• **Materials provided**
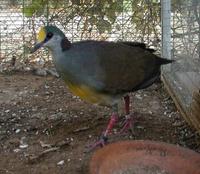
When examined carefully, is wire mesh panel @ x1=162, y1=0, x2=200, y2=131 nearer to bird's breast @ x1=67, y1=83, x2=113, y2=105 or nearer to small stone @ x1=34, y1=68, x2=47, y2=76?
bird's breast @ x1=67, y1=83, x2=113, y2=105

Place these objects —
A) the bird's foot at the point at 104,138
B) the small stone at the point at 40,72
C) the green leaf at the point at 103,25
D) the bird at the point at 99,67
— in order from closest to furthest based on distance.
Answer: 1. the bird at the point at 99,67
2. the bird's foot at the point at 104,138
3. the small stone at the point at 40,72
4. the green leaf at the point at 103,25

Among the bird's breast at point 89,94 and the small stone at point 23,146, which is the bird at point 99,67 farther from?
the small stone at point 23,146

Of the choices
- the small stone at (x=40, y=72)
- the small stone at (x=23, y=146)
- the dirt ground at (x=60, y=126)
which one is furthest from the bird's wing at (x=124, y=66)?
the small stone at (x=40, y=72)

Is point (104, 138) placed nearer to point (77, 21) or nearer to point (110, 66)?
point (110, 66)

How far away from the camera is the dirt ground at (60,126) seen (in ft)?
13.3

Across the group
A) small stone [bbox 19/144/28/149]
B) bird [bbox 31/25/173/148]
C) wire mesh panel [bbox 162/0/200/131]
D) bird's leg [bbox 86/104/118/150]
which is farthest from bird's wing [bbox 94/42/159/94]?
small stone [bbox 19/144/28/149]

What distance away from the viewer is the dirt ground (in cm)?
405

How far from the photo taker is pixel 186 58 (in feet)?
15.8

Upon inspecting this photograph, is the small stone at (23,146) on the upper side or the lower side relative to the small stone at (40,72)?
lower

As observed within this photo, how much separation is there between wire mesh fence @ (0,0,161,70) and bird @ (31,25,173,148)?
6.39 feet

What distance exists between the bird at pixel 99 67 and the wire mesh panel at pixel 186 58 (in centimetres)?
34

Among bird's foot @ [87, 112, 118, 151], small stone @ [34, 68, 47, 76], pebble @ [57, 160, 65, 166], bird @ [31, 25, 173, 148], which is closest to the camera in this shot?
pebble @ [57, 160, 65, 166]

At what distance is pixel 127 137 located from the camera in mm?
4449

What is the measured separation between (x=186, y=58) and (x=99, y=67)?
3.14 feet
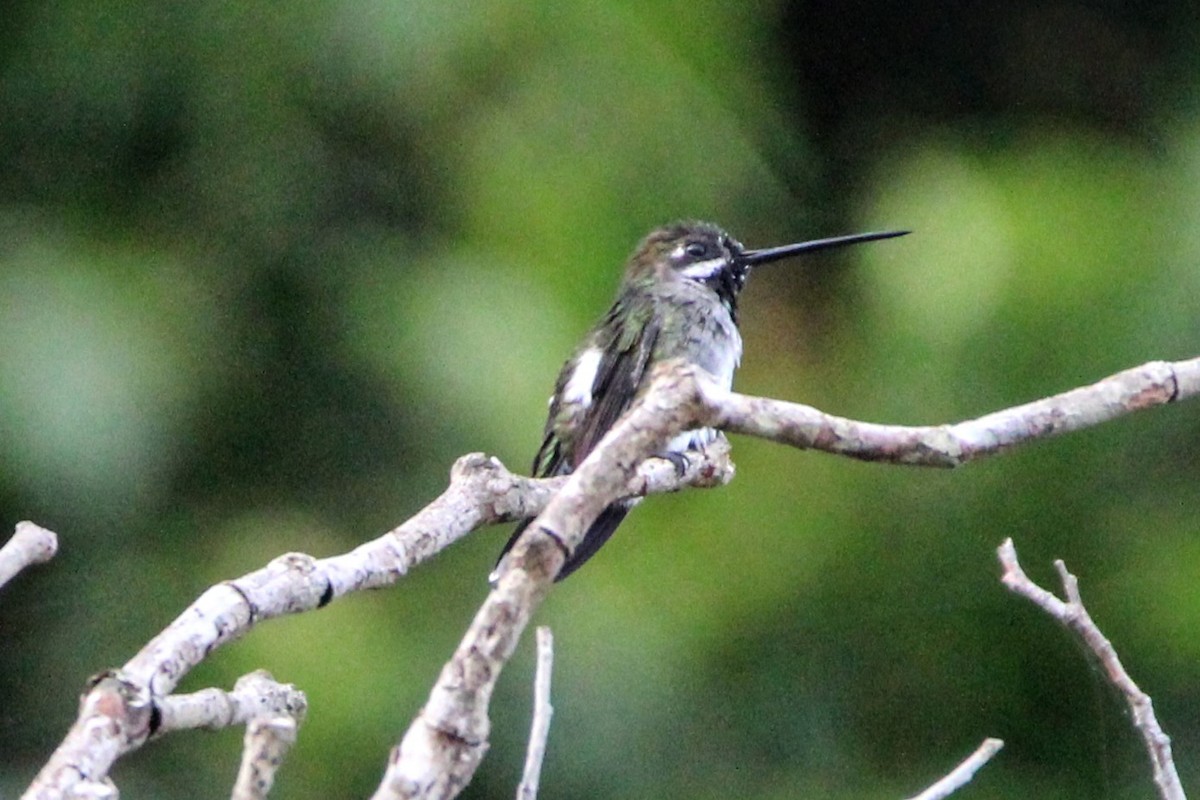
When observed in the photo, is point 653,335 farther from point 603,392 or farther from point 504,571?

• **Given exercise**
Reproduce all of the rows above word for word, leaving out the pictures.

• **Finished task**
When examined carefully, is wire mesh panel @ x1=162, y1=0, x2=200, y2=131 nearer to bird's breast @ x1=67, y1=83, x2=113, y2=105 or nearer to small stone @ x1=34, y1=68, x2=47, y2=76?
bird's breast @ x1=67, y1=83, x2=113, y2=105

Place these objects —
A) the bird's foot at the point at 104,138
B) the small stone at the point at 40,72
C) the green leaf at the point at 103,25
D) the bird at the point at 99,67
— in order from closest to furthest based on distance.
Answer: 1. the bird at the point at 99,67
2. the bird's foot at the point at 104,138
3. the small stone at the point at 40,72
4. the green leaf at the point at 103,25

Among the bird's breast at point 89,94 and the small stone at point 23,146, which is the bird at point 99,67 farther from?
the small stone at point 23,146

Of the choices
- the small stone at (x=40, y=72)
- the small stone at (x=23, y=146)
- the dirt ground at (x=60, y=126)
which one is furthest from the bird's wing at (x=124, y=66)?
the small stone at (x=40, y=72)

Is point (104, 138) placed nearer to point (77, 21) or nearer to point (110, 66)?
point (110, 66)

How far away from the camera is the dirt ground at (60,126) seen (in ft)?
13.3

Across the group
A) small stone [bbox 19/144/28/149]
B) bird [bbox 31/25/173/148]
C) wire mesh panel [bbox 162/0/200/131]
D) bird's leg [bbox 86/104/118/150]
which is farthest from bird's wing [bbox 94/42/159/94]?
small stone [bbox 19/144/28/149]

What distance away from the viewer is the dirt ground (in cm)?
405

How far from the photo taker is pixel 186 58 (in feet)?
15.8

Upon inspecting this photograph, is the small stone at (23,146) on the upper side or the lower side relative to the small stone at (40,72)?
lower

As observed within this photo, how much separation is there between wire mesh fence @ (0,0,161,70) and bird @ (31,25,173,148)?
6.39 feet

What distance exists between the bird at pixel 99 67 and the wire mesh panel at pixel 186 58 (in centimetres)?
34

Among bird's foot @ [87, 112, 118, 151], small stone @ [34, 68, 47, 76], pebble @ [57, 160, 65, 166], bird @ [31, 25, 173, 148], which is closest to the camera in this shot?
pebble @ [57, 160, 65, 166]

At what distance is pixel 127 137 located from the camera in mm?
4449

What is the measured separation between (x=186, y=58) and (x=99, y=67)?
3.14 feet
When observed in the photo, is point 653,335 farther from point 603,392 or farther from point 504,571?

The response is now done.